I constructed the cover out of black cardboard and wrote my much-practised AC/DC logo in silver pen in the middle. Underneath that I wrote Silver, all classy like, hardly smudging at all. Then I carefully listed ten made-up songs which I thought sounded like DC titles: ‘Stick it Further In’ and ‘Give it to me Heavy & Hot’ and ‘Let’s Rock Hard All Night’ and ‘AC/DC Forever’. I wrote those in silver pen on the inside, and the credits too – all tracks by Young, Young and Johnson, without a single mention of Hunter anywhere.

One afternoon as we walked downhill from home towards the water meadows, I showed Alex my cassette box with great pride and no hint of shame. I explained the extraordinary story behind the album, and the tragic tale of the lost cassette. Alex listened politely and toyed with the case. I described the songs, even sang him a few, then it went back in my pocket and we never mentioned it again.

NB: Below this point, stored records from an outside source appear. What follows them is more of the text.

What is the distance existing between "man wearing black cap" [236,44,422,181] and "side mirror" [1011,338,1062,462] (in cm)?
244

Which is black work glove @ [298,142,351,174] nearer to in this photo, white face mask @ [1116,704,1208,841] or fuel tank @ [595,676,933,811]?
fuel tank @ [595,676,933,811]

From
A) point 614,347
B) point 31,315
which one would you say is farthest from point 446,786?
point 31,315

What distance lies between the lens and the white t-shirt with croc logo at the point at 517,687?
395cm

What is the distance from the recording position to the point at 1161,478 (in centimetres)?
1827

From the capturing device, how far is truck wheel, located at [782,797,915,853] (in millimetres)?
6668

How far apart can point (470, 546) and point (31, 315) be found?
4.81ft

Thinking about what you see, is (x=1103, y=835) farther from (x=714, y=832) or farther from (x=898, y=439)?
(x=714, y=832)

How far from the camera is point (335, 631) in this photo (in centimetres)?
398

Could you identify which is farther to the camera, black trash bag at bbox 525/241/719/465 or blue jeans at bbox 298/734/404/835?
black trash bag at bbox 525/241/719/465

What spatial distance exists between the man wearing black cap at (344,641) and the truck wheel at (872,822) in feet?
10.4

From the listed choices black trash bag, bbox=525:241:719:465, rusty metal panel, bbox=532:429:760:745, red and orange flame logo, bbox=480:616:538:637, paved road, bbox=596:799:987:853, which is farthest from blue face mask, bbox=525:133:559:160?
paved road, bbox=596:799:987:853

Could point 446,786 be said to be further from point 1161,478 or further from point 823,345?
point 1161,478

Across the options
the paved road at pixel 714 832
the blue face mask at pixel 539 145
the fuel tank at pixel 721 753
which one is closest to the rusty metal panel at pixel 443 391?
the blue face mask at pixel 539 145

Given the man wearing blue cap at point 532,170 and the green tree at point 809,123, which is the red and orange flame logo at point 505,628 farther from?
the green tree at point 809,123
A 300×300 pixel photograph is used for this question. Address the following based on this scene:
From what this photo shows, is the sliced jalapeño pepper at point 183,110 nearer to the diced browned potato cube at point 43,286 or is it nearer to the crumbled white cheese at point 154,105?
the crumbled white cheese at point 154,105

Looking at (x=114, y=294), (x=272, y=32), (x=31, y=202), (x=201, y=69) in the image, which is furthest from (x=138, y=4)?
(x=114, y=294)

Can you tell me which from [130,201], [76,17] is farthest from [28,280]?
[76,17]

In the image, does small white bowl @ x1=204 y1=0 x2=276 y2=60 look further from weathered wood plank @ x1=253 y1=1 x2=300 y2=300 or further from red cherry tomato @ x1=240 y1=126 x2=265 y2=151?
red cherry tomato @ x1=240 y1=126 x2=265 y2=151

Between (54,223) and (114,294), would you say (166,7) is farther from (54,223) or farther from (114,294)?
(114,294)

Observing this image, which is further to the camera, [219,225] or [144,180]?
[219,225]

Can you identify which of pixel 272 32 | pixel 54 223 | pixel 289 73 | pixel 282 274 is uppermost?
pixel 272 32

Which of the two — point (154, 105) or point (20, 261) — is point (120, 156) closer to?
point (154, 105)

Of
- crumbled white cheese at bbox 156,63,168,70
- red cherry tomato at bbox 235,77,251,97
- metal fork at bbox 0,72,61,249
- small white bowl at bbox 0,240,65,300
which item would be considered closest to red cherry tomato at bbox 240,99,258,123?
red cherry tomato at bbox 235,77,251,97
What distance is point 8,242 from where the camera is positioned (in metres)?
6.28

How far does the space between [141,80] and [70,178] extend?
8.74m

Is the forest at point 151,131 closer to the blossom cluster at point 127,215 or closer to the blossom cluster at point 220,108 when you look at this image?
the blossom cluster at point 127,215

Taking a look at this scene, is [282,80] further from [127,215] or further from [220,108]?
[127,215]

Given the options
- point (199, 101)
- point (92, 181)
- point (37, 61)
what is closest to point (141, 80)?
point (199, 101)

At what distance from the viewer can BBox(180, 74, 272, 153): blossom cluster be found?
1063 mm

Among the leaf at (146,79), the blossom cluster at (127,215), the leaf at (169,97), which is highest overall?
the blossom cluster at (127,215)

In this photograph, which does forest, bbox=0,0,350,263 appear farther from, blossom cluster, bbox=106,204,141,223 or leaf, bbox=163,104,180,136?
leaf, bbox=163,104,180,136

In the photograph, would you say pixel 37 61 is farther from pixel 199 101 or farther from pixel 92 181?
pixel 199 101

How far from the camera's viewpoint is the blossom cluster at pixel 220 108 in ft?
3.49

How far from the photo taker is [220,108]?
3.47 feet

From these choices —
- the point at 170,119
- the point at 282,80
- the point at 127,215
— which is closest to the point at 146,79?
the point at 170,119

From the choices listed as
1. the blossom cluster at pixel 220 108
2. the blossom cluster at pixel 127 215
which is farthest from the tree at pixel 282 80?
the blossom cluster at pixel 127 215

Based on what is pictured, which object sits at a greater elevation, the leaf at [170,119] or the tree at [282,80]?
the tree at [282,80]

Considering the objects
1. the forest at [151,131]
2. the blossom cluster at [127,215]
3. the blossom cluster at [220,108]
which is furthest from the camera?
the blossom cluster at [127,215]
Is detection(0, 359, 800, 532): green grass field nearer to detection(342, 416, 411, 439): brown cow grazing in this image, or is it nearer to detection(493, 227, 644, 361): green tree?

It was around this time that I started my weekly charts in a green exercise book that I’d stolen from school. It was 1982 and I was sick of the charts on the TV and radio because there was no AC/DC in them. (There was that year, actually – ‘Nervous Shakedown’ sneaked in at the low 30s for one solitary week. I bought it, of course, and then pretended not to be disappointed when I realised it was exactly the same as it was on the album.) So to redress this imbalance I came up with the idea of compiling my own charts, based on my current favourite songs. Each week I solemnly transcribed my list of favourite songs by AC/DC into my exercise book. I would apply myself to this task with professorial fastidiousness, and pore over the slight drop of ‘High Voltage’, or the exciting new entry of ‘Let There Be Rock’. When I’d finally written out the placings, I’d spend half an hour reading down the chart in hysterical detail in the style of a Radio One DJ, comparing this week’s chart against last week’s. The track that spent the longest time at number one was the stunningly average ‘Up to my Neck in You’, which stayed up there for 13 weeks. It shrugged off all-comers, even ‘Bedlam in Belgium’, until, on a winter’s morning in 1983, two new songs from one new band gatecrashed the party.

The songs: ‘Flight of Icarus’ and ‘Run to the Hills’.

The band: Iron Maiden.


Alexander AC/DC is on the right – his rifle is real.